*** Data shown Section Begins ***
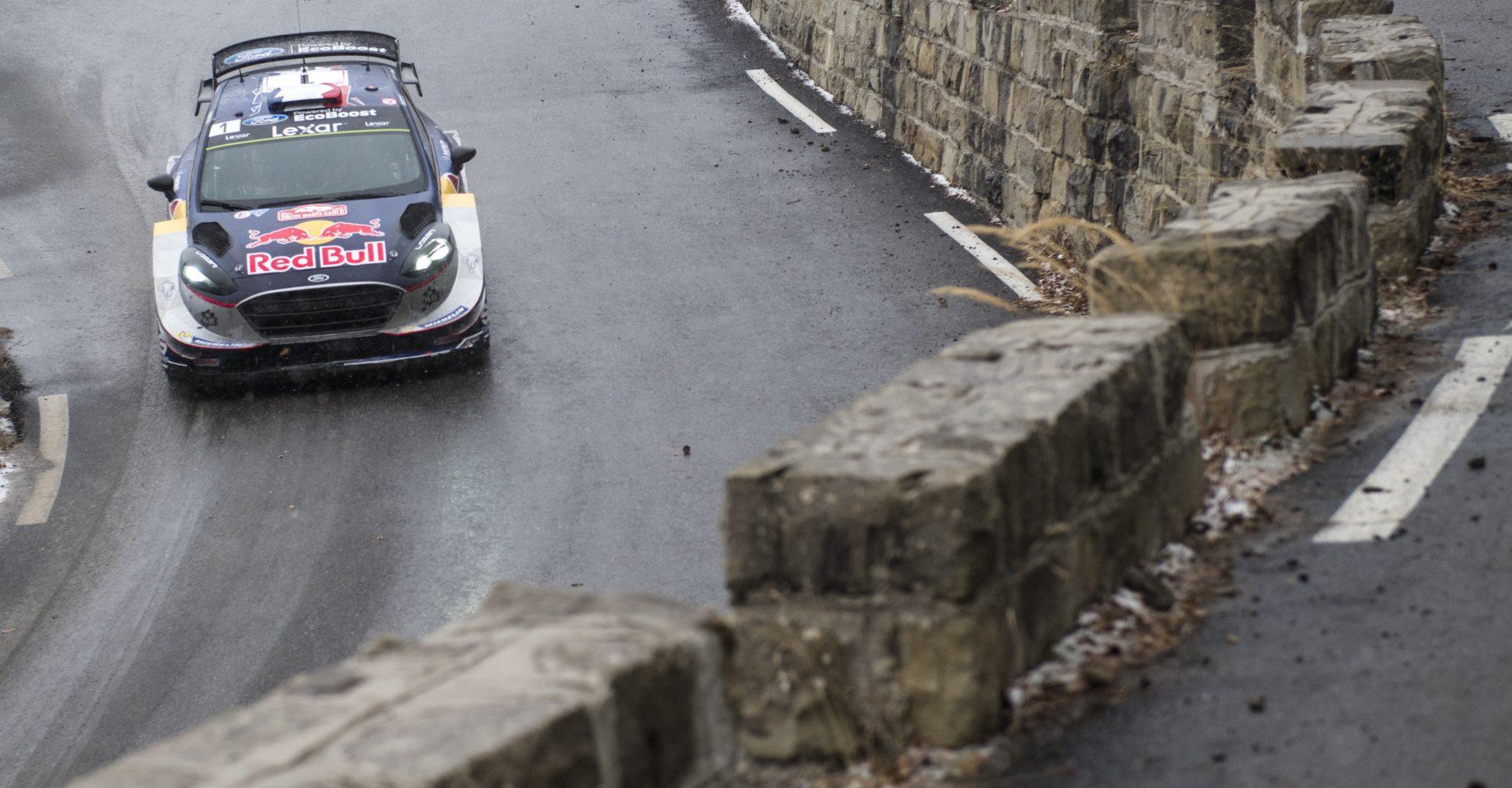 WRC Welcomes New Era But World Champion Ogier Wins Again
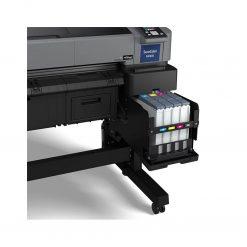 Impresora-Epson-SC-F6300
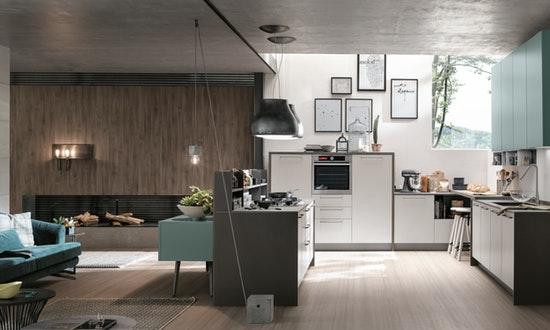 FOTO cucine moderne replay
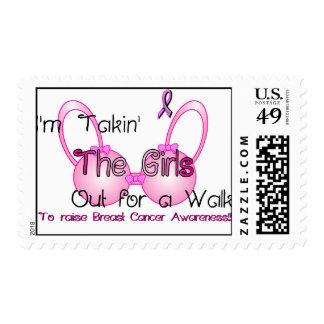 ¡Takin los sellos de los chicas!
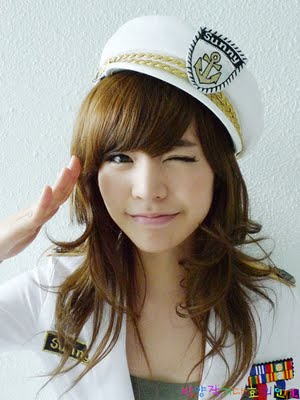 환영합니다 All About Korean Entertainment: Sunny SNSD nyanyiin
*** Data shown Section Ends ***
» **What you have to do**:
Transcribe every record above in full. Pictures stay out of the copy.

» **Written answer**:
 WRC Welcomes New Era But World Champion Ogier Wins Again
 Impresora-Epson-SC-F6300
 FOTO cucine moderne replay
 ¡Takin los sellos de los chicas!
 환영합니다 All About Korean Entertainment: Sunny SNSD nyanyiin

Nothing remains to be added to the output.